A claimed toilet basically doesn’t exist at all to a colonist.

This can pose a problem if all toilets are currently being walked towards, because they’ll all be claimed (even though they all appear to be available). Any additional colonists who needs to urinate will think that no toilets exist and might pee on the floor.

We haven’t implemented a solution to this, but we would have to do something where a colonist can distinguish between an object existing and an object being claimed.

Personally, I don’t think this is necessary. It’s much better to simply make a colonist pee on the floor only when they really need to pee. This would provide the colonist with several opportunities to use a toilet before the floor is ever used.

Conditional Claimable Objects

Objects can conditionally be considered valid by individual colonists.

This is frequently used when a colonist is looking for food.

Meatballs

When a colonist is hungry he might be looking for either “bread” or “meatballs”.

There could be 3 objects with food. All of them are “food objects”, but only the objects with “bread” or “meatballs” should be considered valid.

To solve this, we pass in the food (items) that the colonist is looking for. Each food object checks its own internal container to figure out if it has whatever the colonist wants. (We then have to reserve the items so that another colonist doesn’t take them). Any objects without enough bread or meatballs are consider invalid

Personality, Again

The validity check is performed in both the colonist and the target object. So the colonist can also conditionally consider objects valid. (in the previous example, the food object was determining if it should be valid, the colonist wasn’t making the decision)

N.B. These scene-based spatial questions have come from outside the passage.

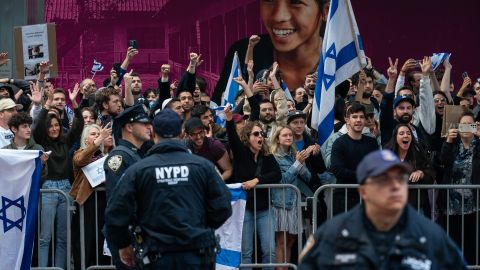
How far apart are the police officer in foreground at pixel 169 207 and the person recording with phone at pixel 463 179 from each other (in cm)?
357

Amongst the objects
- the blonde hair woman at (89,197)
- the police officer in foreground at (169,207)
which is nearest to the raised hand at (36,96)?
the blonde hair woman at (89,197)

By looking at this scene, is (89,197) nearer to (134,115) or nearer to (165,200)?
(134,115)

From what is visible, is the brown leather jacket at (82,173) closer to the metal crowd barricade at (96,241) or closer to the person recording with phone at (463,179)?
the metal crowd barricade at (96,241)

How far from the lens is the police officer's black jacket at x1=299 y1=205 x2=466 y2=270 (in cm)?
623

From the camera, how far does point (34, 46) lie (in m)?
15.2

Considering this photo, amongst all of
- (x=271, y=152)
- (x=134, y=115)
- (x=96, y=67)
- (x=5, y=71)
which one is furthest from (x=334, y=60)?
(x=5, y=71)

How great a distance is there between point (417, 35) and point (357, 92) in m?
4.25

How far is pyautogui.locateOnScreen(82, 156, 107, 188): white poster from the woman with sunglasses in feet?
4.45

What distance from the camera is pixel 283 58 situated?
17250 mm

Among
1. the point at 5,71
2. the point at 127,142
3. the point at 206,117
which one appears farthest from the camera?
the point at 5,71

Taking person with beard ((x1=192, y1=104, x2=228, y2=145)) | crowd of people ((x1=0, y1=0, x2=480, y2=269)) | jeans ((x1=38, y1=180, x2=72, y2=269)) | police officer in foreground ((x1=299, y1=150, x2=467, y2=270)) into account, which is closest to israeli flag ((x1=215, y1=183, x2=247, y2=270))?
crowd of people ((x1=0, y1=0, x2=480, y2=269))

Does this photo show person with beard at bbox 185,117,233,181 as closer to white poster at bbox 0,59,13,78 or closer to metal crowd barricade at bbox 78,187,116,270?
metal crowd barricade at bbox 78,187,116,270

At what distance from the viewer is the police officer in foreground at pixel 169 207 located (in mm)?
8531

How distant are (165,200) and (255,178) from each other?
10.00 feet
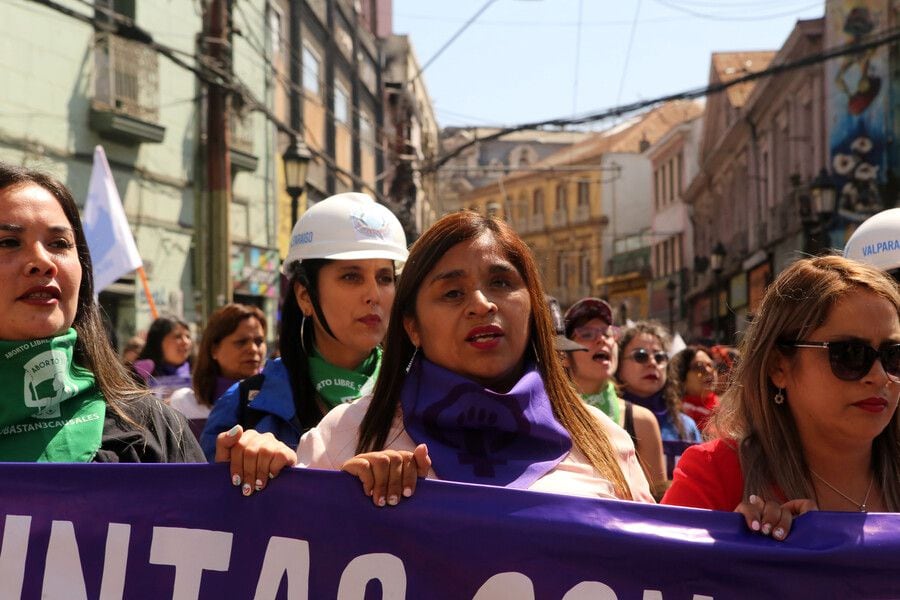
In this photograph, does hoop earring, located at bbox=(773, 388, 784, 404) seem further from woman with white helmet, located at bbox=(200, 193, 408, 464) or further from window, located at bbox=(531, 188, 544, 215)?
window, located at bbox=(531, 188, 544, 215)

A colonist could consider any bed with the color red to be invalid. You could prevent a specific colonist from ever using a specific toilet. Or you could have a fancy colonist that only uses high quality furniture.

Other Examples

I mainly talked about urination, but there are all sorts of Reason-Object relationships

Sleeping

  1. Bed

  2. Couch

  3. Chair

  4. Toilet (because it’s funny)

  5. Floor

Bed.png

Eating

  1. Chair, next to table

  2. Table, standing

  3. Chair, not next to table

  4. Toilet (because it’s still funny)

  5. Floor

Table.png

Finding Food

  1. Food Counter

  2. Locker, mine

  3. Fridge

  4. Vending machine (we don’t have those yet)

Storing Personal Objects

  1. Locker

  2. Shelf

  3. Table

Locker.png

Is That It?

I think that’s about all there is for “using” objects.

To summarize:

  1. Colonists use an object for a “reason”

  2. Reasons are converted into specific objects

  3. Specific object is found and used

Thanks for reading, everyone.

Have a nice Thanskgiving, if you’re celebrating. Otherwise, have a nice Thursday.